Pandemic drives sharp rise in California families opening their own home schools

Will home-schooled students return to campuses in the fall?

Shauna Anderson, a member of the Homeschooling Association of California, discusses a lesson with her children.
Diana Lambert/EdSource

During the height of the pandemic, almost 35,000 California families filed an affidavit with the state to open a private home school. 

That’s more than double the number of private school affidavits filed for the 2018-19 school year for schools with five or fewer students — the number that the state Department of Education says is likely to be a home school. Another 3,215 people filed private school affidavits to operate schools with six or more students. 

Filing a private school affidavit annually is one way to home-school a child in California. Families also can choose a home study program through a public school or can enroll their children in a private school that offers home-schooling options. 

Parents who file an affidavit do not have the oversight or guidance provided by a school district or public charter school. Instead, they must provide all the curriculum, materials and instruction for their children. They also do not receive the funds to cover the cost of supplies, outside classes or extracurricular activities that charter schools usually provide. 

Home-schooling programs nationwide saw a substantial increase in enrollment after school campuses closed last year, according to the U.S. Census Bureau’s Household Pulse Survey. On April 23, 2020 — a few weeks after campus closing began — about 5% of U.S. households reported that they were home-schooling at least one of their school-age children, according to the survey. By fall that number had climbed to 11%.

“It’s clear that in an unprecedented environment, families are seeking solutions that will reliably meet their health and safety needs, their childcare needs and the learning and socio-emotional needs of their children,” according to a news release from the Census Bureau.

Charter schools can operate in school buildings or be home-based. They remain the most popular way for families to home-school their children.  Some parents opened their own home schools when charter schools filled up during the pandemic and began to turn students away, said Jamie Heston, a home-school consultant from the Bay Area. It’s not clear exactly how many California students are in home-school programs operated by charter schools because that data is not collected.

Enrollment in non-classroom based charter schools also was limited by a state law passed during the pandemic that held schools to funding based on their 2019-20 attendance. For some parents, a private school affidavit seemed like their only option, Heston said.

Heston said she saw a huge increase in interest in her Homeschool 101 class, which serves as an introduction to home schooling, during the pandemic. She said about 100 people signed up for the virtual class each month last summer, compared with the five to 30 who attended the in-person classes held four times a year at four local libraries before the pandemic.

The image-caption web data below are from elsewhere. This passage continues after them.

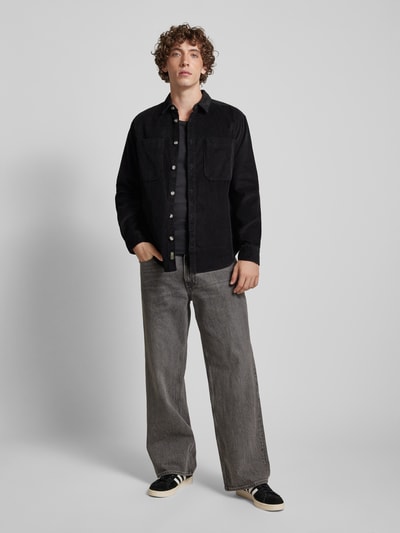 Only & Sons Relaxed fit vrijetijdsoverhemd met structuurmotief, model 'ALP' Zwart - 1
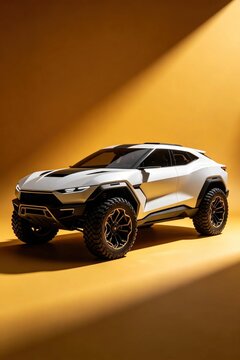 Modern futuristic luxury white off-road suv concept car with large black wheels shown in front three quarter view against warm yellow gradient studio background showing future automotive design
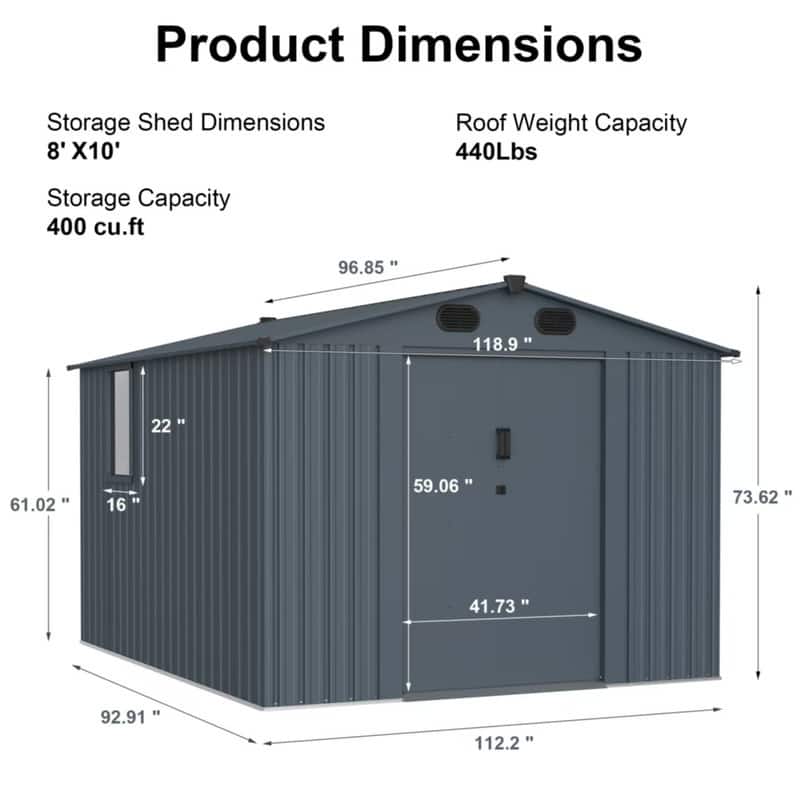 8x10 Foot Large Metal Outdoor Storage Shed – Includes Lockable Doors & Window, Dark Grey Garden Shed For Backyard, Patio & Lawn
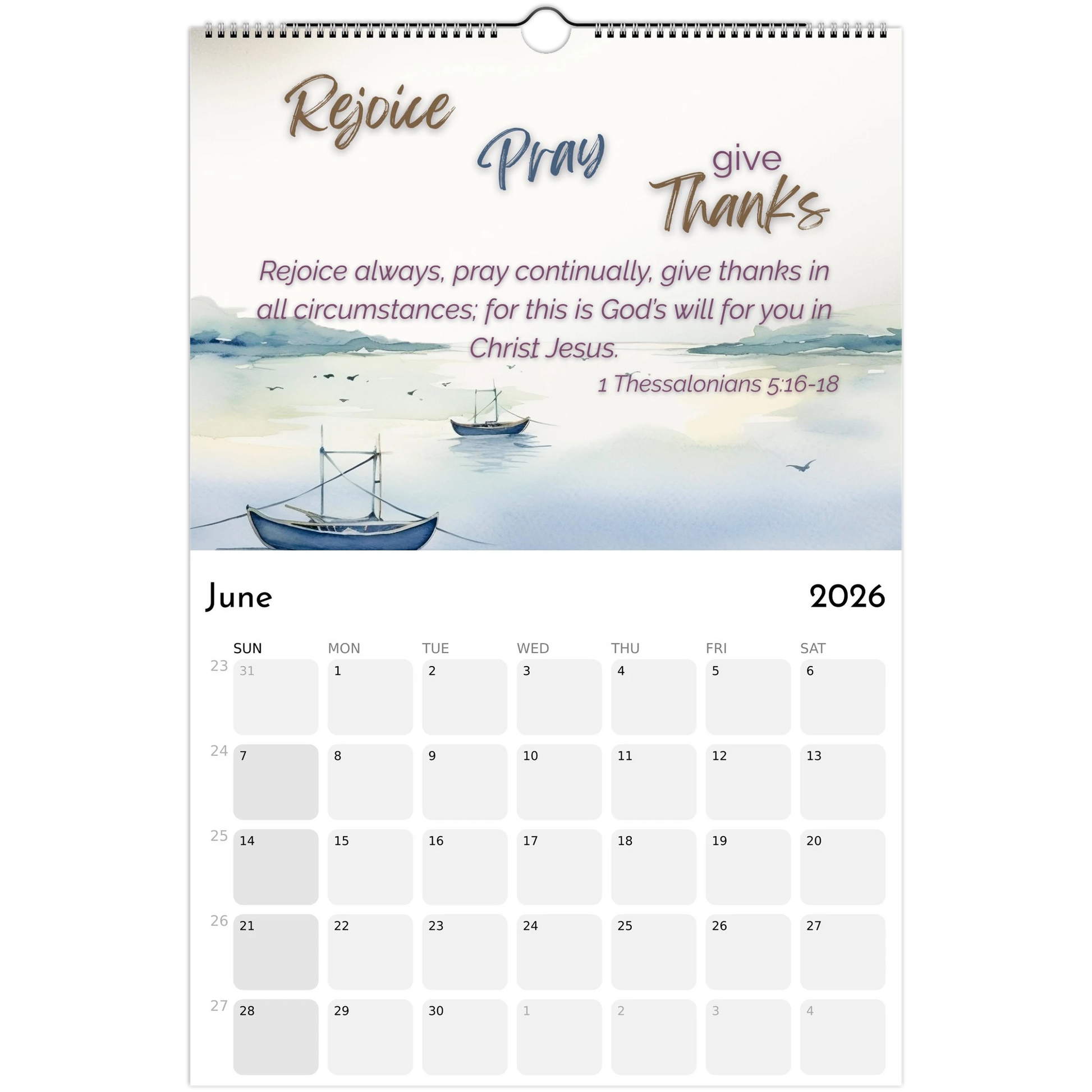 Calendar page for June 2026 with a boat on water illustration and motivational quote.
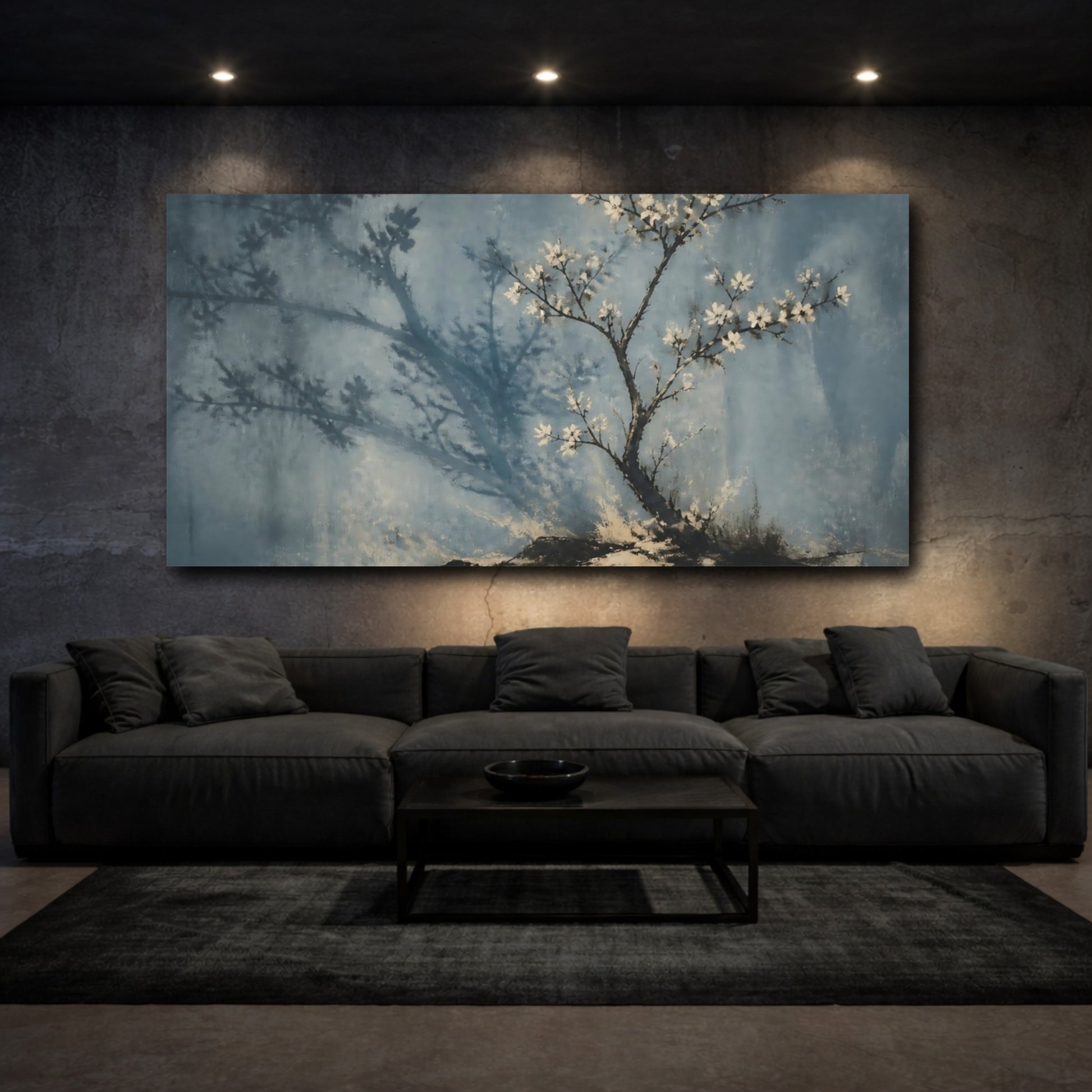 Mockup 3. Blue Blossom Shadow shown as canvas print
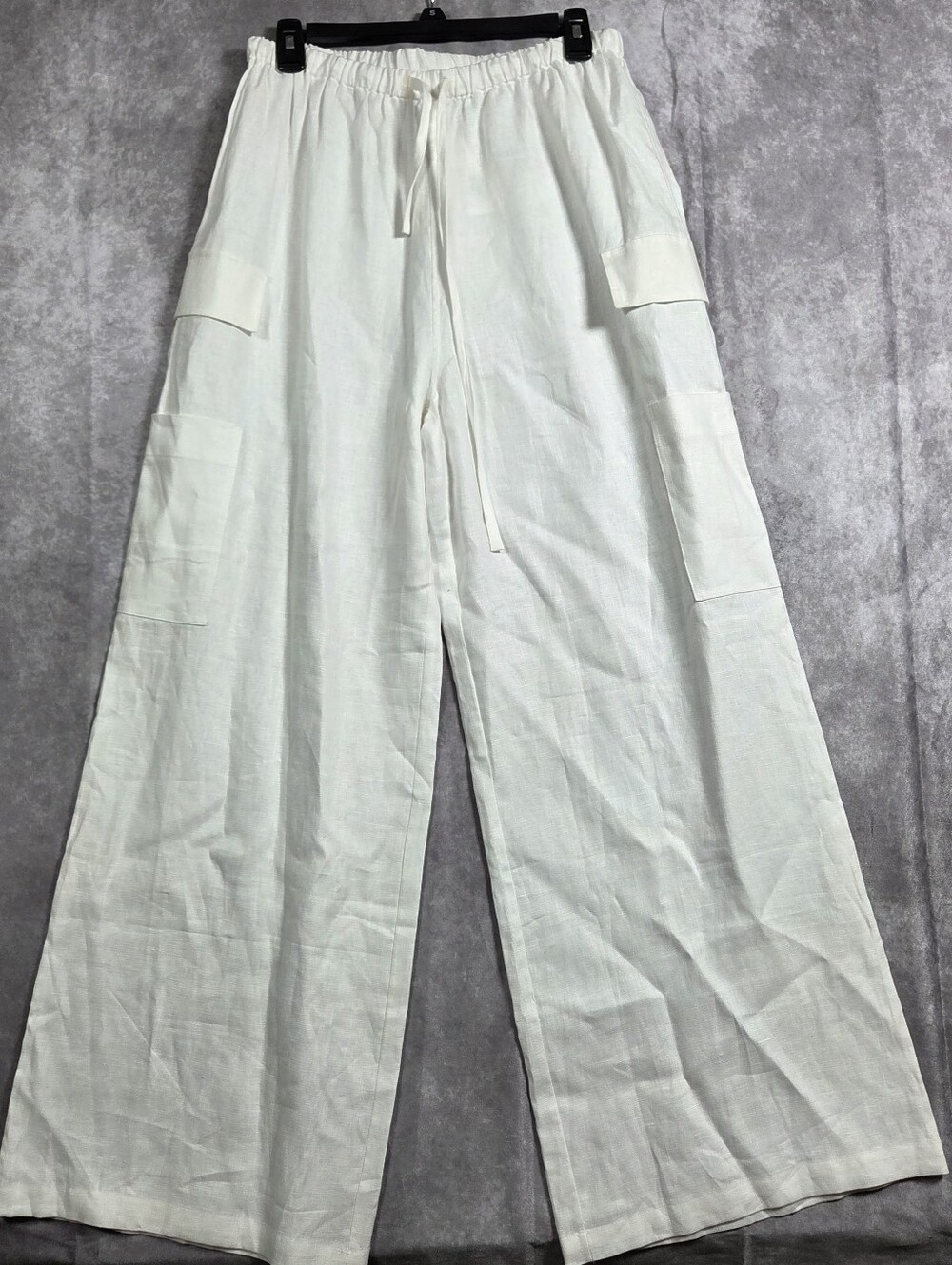 NWT Reformation Ethan White Linen Wide Leg Cargo Pants Drawstring M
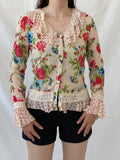 Vintage Jacqueline Riu Floral Ruffle Button-Up Blouse Cottagecore Romantic Lace Cardigan Top- S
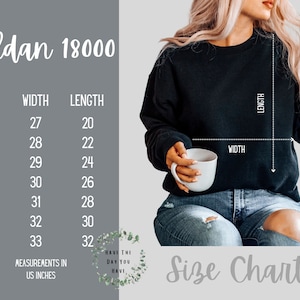 Tabla de tallas Gildan 18000 en pulgadas estadounidenses, sudadera Gildan 18000, tabla de tallas de sudadera Gildan 18000 para impresión bajo demanda, listado de tablas de tallas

The majority of parents Heston spoke to told her they were unhappy with distance learning and the amount of time their children spent in front of the computer. Many parents, even those with children attending expensive private schools, said they were disillusioned with the education they saw their child receiving online, she said. 

Cathy Yu pulled her 16-year-old son out of his Bay Area high school last September after watching him struggle with distance learning. Yu looked over his homework assignments and online lessons and didn’t like what she saw. Lessons were often brief, uninteresting and recorded. Feedback from some teachers was minimal, and the Sequoia Union High School District’s decision to use pass or fail grades left him unmotivated, she said.  She decided to run her own home school and filed a private school affidavit.

Yu, who already home-schools a younger son through a charter school, had considered removing her eldest from Menlo-Atherton High School before the pandemic because she felt the school required too much “busy work” that didn’t move him forward academically. Six classes a day, hours of homework each night, cello lessons and sports often left him exhausted, she said.

“I saw a positive change the past year, after we removed him from the school,” Yu said. “I think he has a lot more time to absorb things around him and is more engaged. He is more motivated. He now has more drive, prepares for the exams himself. It has been a very positive experience for us.”

A majority of the children whose parents chose to home-school during the pandemic are likely to return their children to school campuses, but not all, Heston said. She is already seeing enrollment for Homeschool 101 classes returning to pre-pandemic levels. 

Currently, there is no way to know whether a person who filed a private school affidavit plans to open a private school or a home school. State law doesn’t allow the California Department of Education to collect information that would allow it to determine which schools are based at home, said Scott Roark, a department spokesman. Enrollment of 5 or fewer students is considered a good indicator of a home school, he said.

Private school affidavits have been criticized by some because of the lack of oversight provided by the state. The home-schooling method got public attention when a couple operating a private home school were convicted in 2019 of abusing their children. Louise and David Turpin were arrested in Perris for torturing, abusing and imprisoning 12 of their 13 children, ages 2 to 29. The parents, who were sentenced to 25 years to life in prison, filed an affidavit with the state to open a private school to home-school their children. 

Two Assembly bills were introduced in 2018 that would have required more oversight of these affidavit home schools, but both failed to gain traction and died. One bill would have required that home schools be listed as such on private school affidavits and that school districts be notified of children being home-schooled locally. The second bill would have formed an advisory committee to assess home schooling in the state and to offer recommendations.